Momentum party MEP Katalin Cseh was banned from China, blacklisted in Beijing. After the EU ordered punitive measures against four Chinese officials for human rights abuses reported in Xinjiang, China imposed sanctions on 10 individuals and four EU institutions, and as it happens, Cseh was one of them.

According to Cseh, lawyers from the European Parliament (EP) are investigating the latest move by the Chinese dictatorial regime. I would be more enthusiastic about this immeasurable zeal if these white-collar, educated people, who are not exactly social workers, pursued with such vehemence documents proving, for example, how the Romanian state deported and expelled Hungarians from Transylvania in the last hundred years.

Of course, there is no such thing; it is safe to say that the Union’s institutions, if necessary, spend uncounted amounts of money to uncover cases tens of thousands of kilometers away instead of applying the same zeal to protecting the rights of national minorities in their own back yard.

Such an initiative cannot be expected from Momentum, a party that has always been cynical about the matter, and whose president has been campaigning in Transylvania for a Romanian party that is far from free of anti-Hungarian sentiment. Anna Donáth, another MEP of Momentum, wanted to convert ethnic Hungarians living north of us into proud Slovaks.

The collection of more than one million signatures under the Minority SafePack Initiative (MSPI) was unsuccessful in ensuring the protection of the rights of Hungarian communities across the border and of indigenous national minorities in the EU in general. Despite meeting the required conditions, the European Commission (EC) decided that the protection of minority rights is the responsibility of individual member states.

Given exercise →
In the text about Katalin Cseh's China ban, how many individuals and EU institutions did China sanction? The material comes from a separate source with no link to the text.

Data →
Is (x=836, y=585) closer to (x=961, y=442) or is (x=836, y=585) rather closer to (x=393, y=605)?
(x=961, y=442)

Written answer →
China sanctioned 10 individuals and four EU institutions.